The roots of the Satyam accounting fraud lie in the way Indian IT companies report their earnings and ready acceptance by investors and analysts alike, according to a study by global risk consultancy firm Kroll.
"At the turn of the millennium, one of India's leading software export and outsourcing companies began the trend of self-reporting a range of non-standard data to investors. Since then it has become common for IT companies to present, in addition to the usual income statements and balance sheets, a set of operational metrics which they themselves create and their own assessment of performance achieved against them," the study said.
The metrics – including employees billing rates per hour, percentage of revenue earned from top clients and geographic mix of client base and profit guidance among others – are helpful in tracking performance of a complex and innovative business like IT.

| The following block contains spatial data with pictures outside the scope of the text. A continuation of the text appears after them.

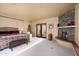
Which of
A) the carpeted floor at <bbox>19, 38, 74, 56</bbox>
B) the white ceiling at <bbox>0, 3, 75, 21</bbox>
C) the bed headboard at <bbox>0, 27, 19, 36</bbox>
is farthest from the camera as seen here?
the bed headboard at <bbox>0, 27, 19, 36</bbox>

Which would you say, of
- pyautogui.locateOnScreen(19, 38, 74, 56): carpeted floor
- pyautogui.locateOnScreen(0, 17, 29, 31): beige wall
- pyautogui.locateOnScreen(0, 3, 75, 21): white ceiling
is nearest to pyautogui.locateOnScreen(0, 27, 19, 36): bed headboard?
pyautogui.locateOnScreen(0, 17, 29, 31): beige wall

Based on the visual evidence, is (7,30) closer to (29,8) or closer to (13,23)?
(13,23)

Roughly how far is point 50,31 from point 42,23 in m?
1.12

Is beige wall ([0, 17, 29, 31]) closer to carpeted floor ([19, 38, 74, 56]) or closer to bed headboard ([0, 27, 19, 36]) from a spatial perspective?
bed headboard ([0, 27, 19, 36])

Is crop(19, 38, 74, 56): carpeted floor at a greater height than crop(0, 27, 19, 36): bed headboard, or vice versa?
crop(0, 27, 19, 36): bed headboard

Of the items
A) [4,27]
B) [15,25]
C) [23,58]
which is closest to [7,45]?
[4,27]

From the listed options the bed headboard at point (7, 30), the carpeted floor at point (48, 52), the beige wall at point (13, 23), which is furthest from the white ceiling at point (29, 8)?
the carpeted floor at point (48, 52)

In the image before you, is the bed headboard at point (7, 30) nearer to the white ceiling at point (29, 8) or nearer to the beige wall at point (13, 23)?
the beige wall at point (13, 23)

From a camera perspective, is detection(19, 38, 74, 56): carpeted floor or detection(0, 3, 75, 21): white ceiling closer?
detection(19, 38, 74, 56): carpeted floor

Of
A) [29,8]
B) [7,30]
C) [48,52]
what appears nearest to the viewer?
[48,52]

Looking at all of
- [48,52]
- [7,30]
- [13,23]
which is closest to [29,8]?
[13,23]

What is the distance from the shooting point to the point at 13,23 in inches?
194

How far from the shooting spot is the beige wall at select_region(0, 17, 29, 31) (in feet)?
14.5

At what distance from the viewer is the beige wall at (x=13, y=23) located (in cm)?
442
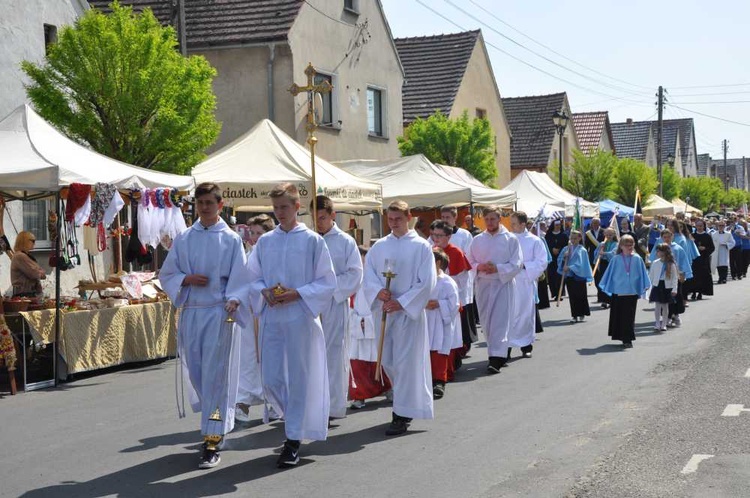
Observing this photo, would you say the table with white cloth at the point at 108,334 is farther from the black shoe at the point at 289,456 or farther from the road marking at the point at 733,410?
the road marking at the point at 733,410

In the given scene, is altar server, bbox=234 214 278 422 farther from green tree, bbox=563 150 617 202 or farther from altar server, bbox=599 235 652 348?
green tree, bbox=563 150 617 202

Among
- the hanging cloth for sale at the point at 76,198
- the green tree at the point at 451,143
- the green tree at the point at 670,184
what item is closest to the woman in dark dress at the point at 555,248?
the green tree at the point at 451,143

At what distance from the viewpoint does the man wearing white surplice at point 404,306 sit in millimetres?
8766

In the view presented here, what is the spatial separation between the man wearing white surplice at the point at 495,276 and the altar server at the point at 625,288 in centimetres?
239

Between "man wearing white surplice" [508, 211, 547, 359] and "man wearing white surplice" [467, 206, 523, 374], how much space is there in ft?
1.72

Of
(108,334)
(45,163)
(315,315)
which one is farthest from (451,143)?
(315,315)

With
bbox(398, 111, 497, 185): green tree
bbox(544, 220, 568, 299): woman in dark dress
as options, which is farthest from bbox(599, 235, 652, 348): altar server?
bbox(398, 111, 497, 185): green tree

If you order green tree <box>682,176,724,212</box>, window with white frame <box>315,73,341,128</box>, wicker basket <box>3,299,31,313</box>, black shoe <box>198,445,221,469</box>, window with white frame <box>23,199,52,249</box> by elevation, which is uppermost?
window with white frame <box>315,73,341,128</box>

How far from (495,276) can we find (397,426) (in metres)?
4.58

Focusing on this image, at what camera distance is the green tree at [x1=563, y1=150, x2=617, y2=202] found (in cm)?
4444

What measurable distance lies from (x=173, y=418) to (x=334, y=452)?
2.33m

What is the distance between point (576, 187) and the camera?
44.8 metres

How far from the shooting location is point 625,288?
50.0 ft

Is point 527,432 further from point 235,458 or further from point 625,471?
point 235,458
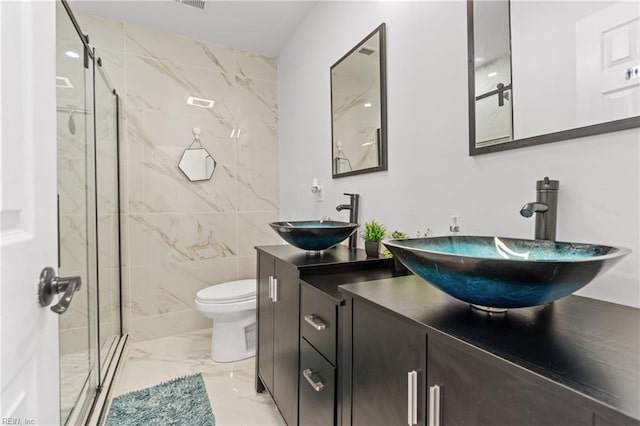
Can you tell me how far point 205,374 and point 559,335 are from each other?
A: 2069mm

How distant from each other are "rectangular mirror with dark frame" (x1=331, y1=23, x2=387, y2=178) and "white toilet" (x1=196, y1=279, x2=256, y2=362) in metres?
1.09

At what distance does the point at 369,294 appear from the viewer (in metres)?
0.86

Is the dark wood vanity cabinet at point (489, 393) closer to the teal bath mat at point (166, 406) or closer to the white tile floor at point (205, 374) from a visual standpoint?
the white tile floor at point (205, 374)

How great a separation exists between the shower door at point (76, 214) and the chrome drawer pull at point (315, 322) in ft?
3.15

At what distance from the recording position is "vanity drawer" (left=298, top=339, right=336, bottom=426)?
3.43 ft

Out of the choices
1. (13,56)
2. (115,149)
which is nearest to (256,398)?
(13,56)

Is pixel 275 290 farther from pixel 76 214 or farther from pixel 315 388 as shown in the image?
pixel 76 214

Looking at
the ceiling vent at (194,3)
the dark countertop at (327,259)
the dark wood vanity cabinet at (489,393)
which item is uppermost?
the ceiling vent at (194,3)

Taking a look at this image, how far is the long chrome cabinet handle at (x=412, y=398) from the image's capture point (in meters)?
0.67

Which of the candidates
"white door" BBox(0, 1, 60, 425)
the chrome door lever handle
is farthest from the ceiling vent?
the chrome door lever handle

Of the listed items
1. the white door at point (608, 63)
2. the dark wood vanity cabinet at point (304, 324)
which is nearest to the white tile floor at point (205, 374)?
the dark wood vanity cabinet at point (304, 324)

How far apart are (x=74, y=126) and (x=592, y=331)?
212cm

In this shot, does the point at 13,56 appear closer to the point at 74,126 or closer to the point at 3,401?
the point at 3,401

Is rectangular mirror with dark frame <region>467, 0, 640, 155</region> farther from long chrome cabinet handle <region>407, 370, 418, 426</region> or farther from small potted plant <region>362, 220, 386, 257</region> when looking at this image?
long chrome cabinet handle <region>407, 370, 418, 426</region>
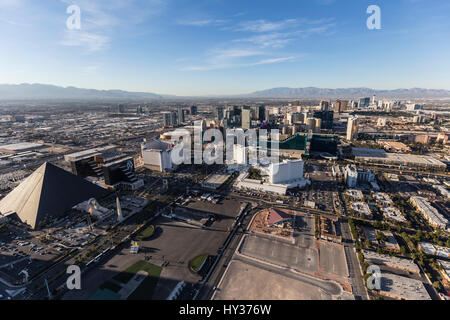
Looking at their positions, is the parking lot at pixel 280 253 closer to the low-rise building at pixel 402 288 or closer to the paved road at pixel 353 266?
the paved road at pixel 353 266

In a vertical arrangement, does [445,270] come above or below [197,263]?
below

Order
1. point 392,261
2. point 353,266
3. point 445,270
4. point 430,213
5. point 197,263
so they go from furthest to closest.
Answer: point 430,213, point 392,261, point 197,263, point 353,266, point 445,270

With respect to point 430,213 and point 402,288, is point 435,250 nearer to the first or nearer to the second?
point 402,288

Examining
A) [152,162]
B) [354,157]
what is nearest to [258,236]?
[152,162]

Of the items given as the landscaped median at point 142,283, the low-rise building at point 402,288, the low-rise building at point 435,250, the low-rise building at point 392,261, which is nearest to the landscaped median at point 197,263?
the landscaped median at point 142,283

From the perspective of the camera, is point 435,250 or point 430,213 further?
point 430,213

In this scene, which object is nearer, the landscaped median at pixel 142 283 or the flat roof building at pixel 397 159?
the landscaped median at pixel 142 283

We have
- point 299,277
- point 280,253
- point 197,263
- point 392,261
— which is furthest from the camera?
point 280,253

Analysts and investors have been interested in guidance on likely profits for the next accounting period. This is because IT firms have recorded consistent increase in revenues and profits – as high as 30 per cent per annum.

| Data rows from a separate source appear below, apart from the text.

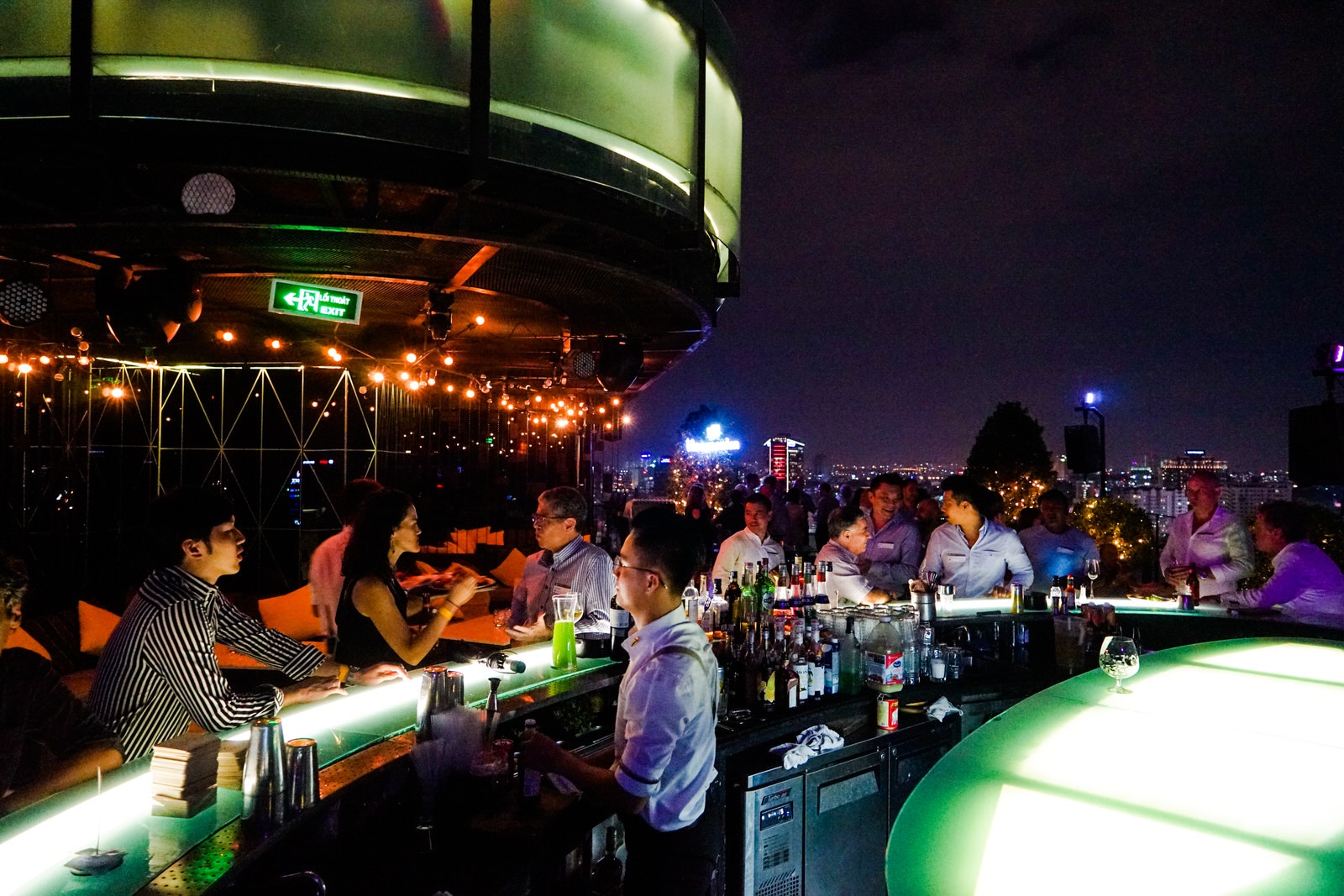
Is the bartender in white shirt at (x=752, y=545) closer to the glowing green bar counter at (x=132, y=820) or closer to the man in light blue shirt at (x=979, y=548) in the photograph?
the man in light blue shirt at (x=979, y=548)

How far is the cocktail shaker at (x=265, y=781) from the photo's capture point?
1802 millimetres

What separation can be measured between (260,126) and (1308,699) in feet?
15.5

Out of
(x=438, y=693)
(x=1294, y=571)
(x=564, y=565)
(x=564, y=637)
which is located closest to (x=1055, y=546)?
(x=1294, y=571)

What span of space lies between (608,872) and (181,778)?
1310 mm

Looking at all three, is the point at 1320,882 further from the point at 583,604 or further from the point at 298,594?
the point at 298,594

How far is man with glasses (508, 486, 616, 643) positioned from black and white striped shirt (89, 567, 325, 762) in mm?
1817

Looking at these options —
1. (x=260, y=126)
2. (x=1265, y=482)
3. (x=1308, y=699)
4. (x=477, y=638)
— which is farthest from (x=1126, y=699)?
(x=1265, y=482)

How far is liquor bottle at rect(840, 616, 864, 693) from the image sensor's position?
3.59 meters

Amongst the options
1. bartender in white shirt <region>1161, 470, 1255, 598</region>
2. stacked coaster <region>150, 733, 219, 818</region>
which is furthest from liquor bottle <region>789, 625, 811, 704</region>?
bartender in white shirt <region>1161, 470, 1255, 598</region>

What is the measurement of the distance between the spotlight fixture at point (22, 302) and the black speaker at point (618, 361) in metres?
4.04

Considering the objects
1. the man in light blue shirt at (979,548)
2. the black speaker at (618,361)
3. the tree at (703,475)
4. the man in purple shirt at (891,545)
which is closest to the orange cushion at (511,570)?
the black speaker at (618,361)

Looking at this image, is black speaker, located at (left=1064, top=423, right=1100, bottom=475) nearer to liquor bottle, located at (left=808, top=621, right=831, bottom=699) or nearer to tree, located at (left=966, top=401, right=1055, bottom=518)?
liquor bottle, located at (left=808, top=621, right=831, bottom=699)

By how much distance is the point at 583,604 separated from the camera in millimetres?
4305

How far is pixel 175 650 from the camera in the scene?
7.88 ft
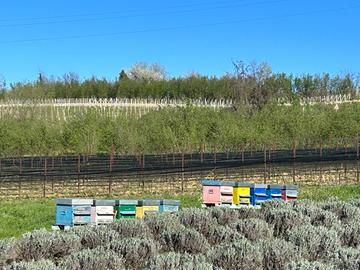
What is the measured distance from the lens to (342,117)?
3350 centimetres

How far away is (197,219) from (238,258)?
9.55 ft

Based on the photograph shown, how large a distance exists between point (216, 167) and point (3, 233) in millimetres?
11625

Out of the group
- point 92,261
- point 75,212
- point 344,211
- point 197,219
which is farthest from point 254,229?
point 75,212

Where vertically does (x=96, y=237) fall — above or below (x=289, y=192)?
above

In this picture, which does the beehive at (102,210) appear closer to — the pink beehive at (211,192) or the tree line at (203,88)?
the pink beehive at (211,192)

However, these are arbitrary and self-reported measures, entirely assessed by the company and add an "opaque layer to disclosures through which investors and analysts cannot objectively probe", it said.
An objective investor scrutiny of the reported performance in these self-developed measures has been missing. It has been difficult, sometimes impossible, to verify claims like employee utilisation or client mix. Company executives also rarely reveal anything more than that which has already been announced. Moreover, accounting statements are never been compared against the reported performance metrics.

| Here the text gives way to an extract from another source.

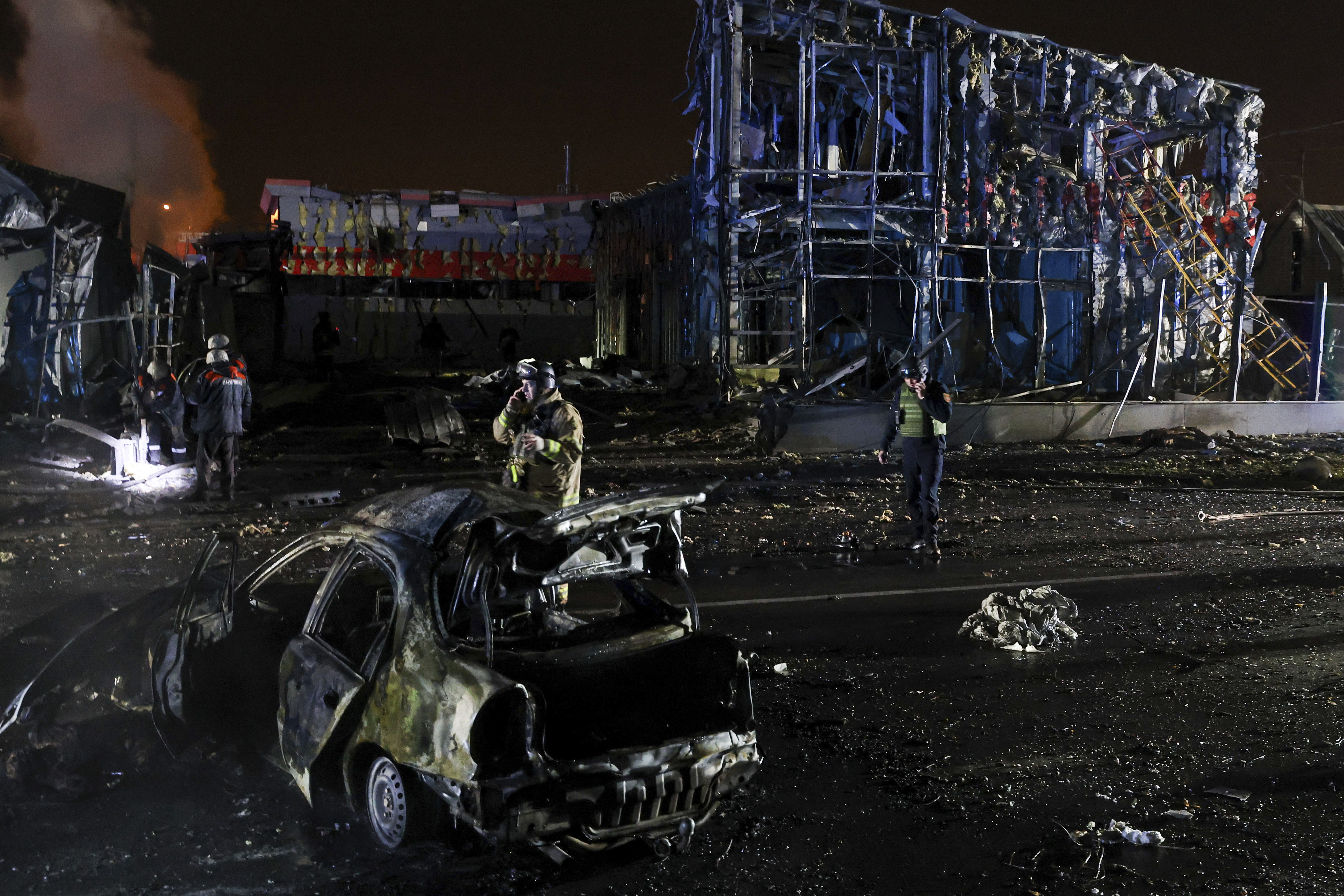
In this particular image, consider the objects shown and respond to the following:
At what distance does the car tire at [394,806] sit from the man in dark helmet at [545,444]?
3443 mm

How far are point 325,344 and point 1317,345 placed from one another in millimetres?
25101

Stock market regulators monitor only reported earnings and data on stock trading by insiders, and disclosures related to these. They do not typically follow investor conference calls, corporate media announcements and metrics like profit guidance among others.
Stock analysts, when faced with unsatisfactory responses simply lower stock price estimates by a certain percentage and move on.
The Satyam scandal also suggests that corporate governance concerns do not always rank as high as they should in the selection criteria for these directors. Satyam's independent directors have already made an early exit and washed their hands of the problem, leaving the regulatory authorities to deal with other directors.